When you copy from the entries that follow, take only the lines from the one with "Кровать АДИДЖЕ двухспальная" down to the one with "植物カフェでのひとときの写真・画像素材[879325]", keeping both ends and dropping every picture.

Data records: Begin

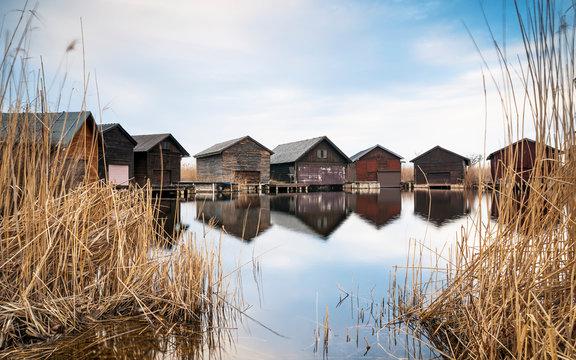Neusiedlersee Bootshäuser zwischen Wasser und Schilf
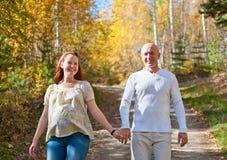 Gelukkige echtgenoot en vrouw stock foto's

Data records: End
Data records: Begin

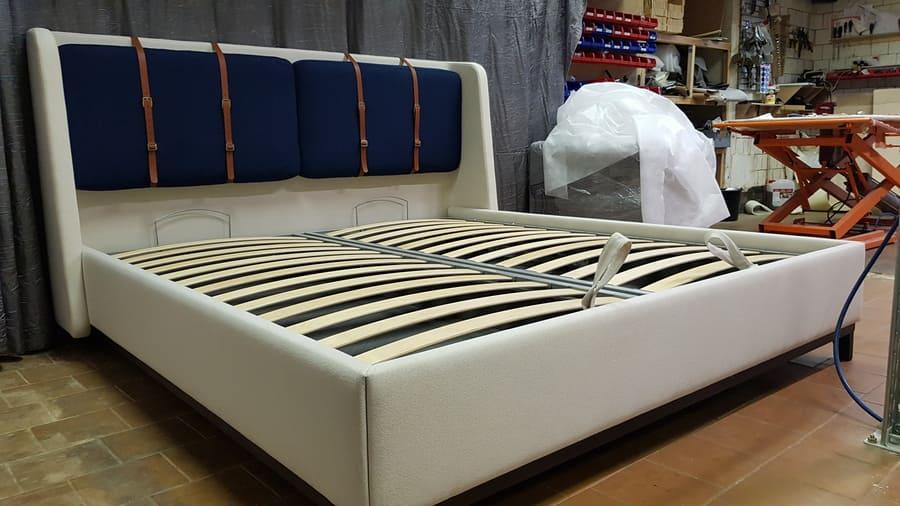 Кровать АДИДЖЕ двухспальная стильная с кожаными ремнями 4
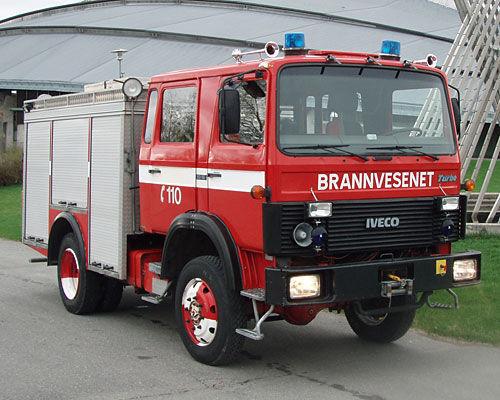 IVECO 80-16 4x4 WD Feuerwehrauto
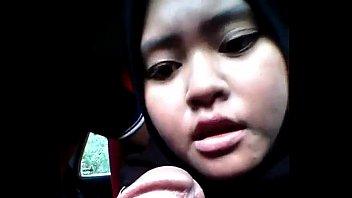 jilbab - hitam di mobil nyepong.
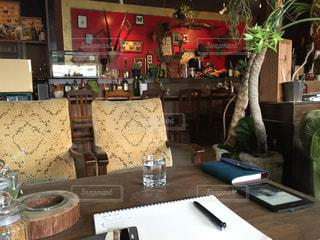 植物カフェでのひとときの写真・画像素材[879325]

Data records: End
Data records: Begin

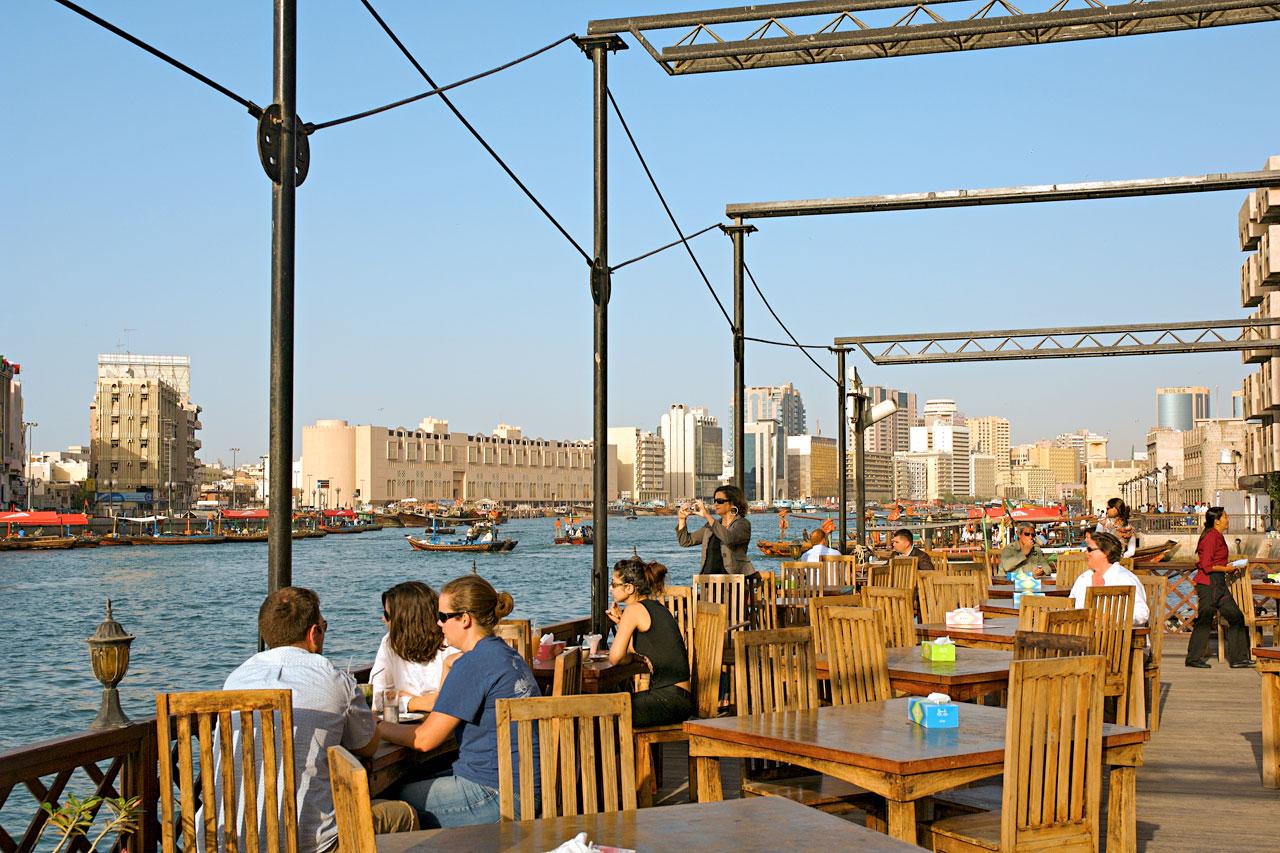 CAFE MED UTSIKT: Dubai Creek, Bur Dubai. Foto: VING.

Data records: End

**Response for this exercise**
 Кровать АДИДЖЕ двухспальная стильная с кожаными ремнями 4
 IVECO 80-16 4x4 WD Feuerwehrauto
 jilbab - hitam di mobil nyepong.
 植物カフェでのひとときの写真・画像素材[879325]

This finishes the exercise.